Buhari, who was elected to his current office in 2015, has had a tenure marked by security troubles. Despite running on promises to end terrorism and communal violence—much of it religiously motivated—he has had only mixed success in creating stability and was forced to sack his security chiefs earlier this year amid widespread discontent with recent increases in violence. In addition, he seems to largely deny the religious component of the violence.
Nigeria has dealt with significant internal violence for years, mostly at the hands of the Boko Haram terrorist group and militant Fulani herdsmen. Tens of thousands have been killed or abducted by these two groups, and hundreds of thousands have been internally displaced.
1,900 civilians and government employees were killed by Boko Haram and Fulani militants in 2020 alone, according to ICC analysis of the situation.
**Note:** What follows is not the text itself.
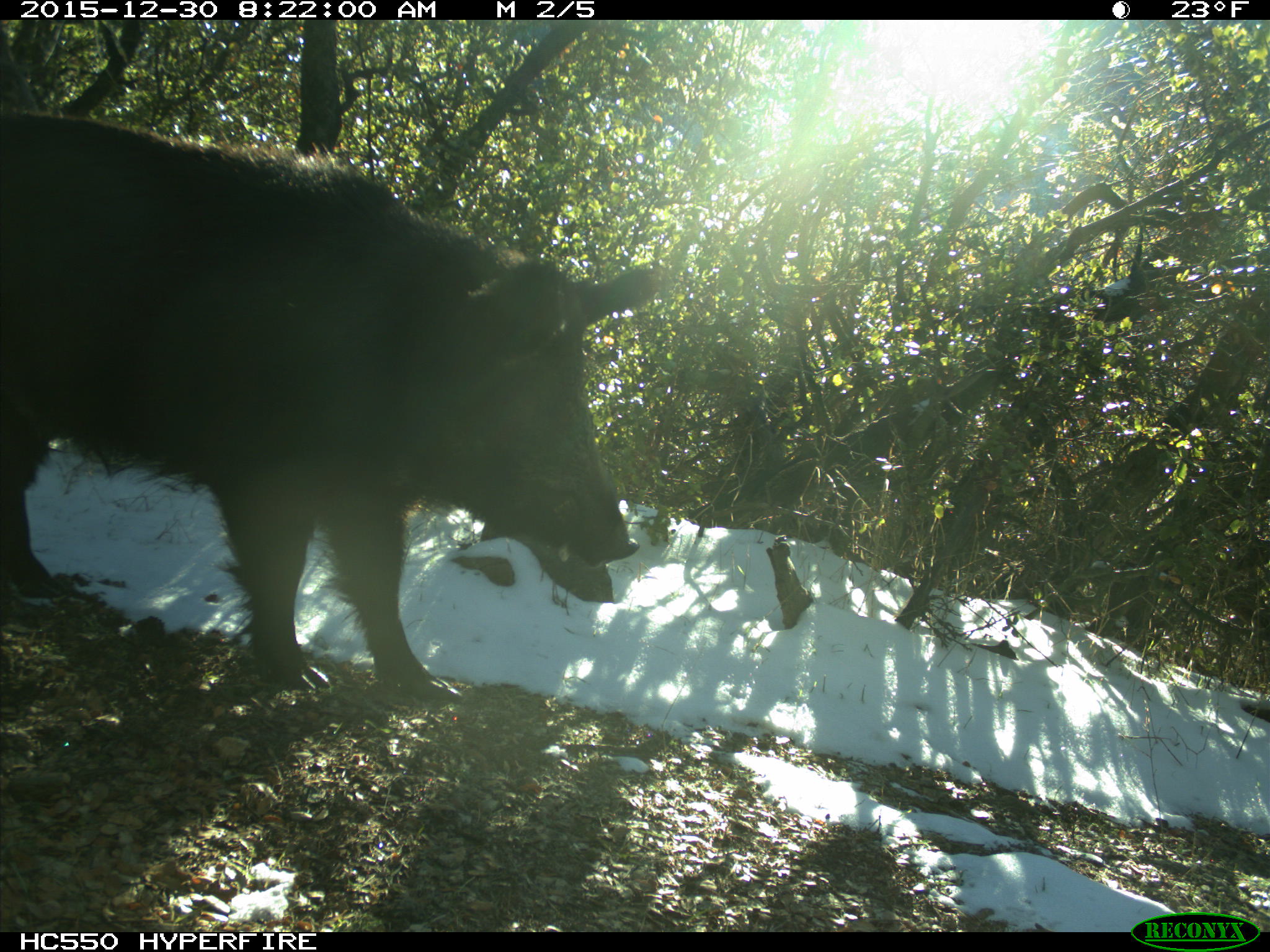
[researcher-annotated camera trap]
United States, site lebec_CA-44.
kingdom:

Much of the violence is concentrated in Christian-majority areas of the Middle Belt region.
ICC’s analysis shows that the majority of civilian and government deaths in 2020 happened at the hands of Fulani militants rather than Boko Haram terrorists or bandits. Despite this fact, the government of Nigeria continues to largely ignore the Fulani crisis in favor of the more easily-defined terrorist threat posed by Boko Haram and the simpler criminal threat posed by vaguely-defined bandits.
In Tuesday’s meeting, Blinken should push Buhari to take the issue of Fulani militancy seriously and to address the issue of violence against vulnerable Christian communities being targeted for their faith. The complexity of the situation facing Buhari is undeniable, but it only exacerbates the problem to ignore its religious component. The US devotes significant resources to the fight for peace and security in Nigeria and should push its partner to come up with a robust, comprehensive plan to combat the violence currently on the rise in Nigeria.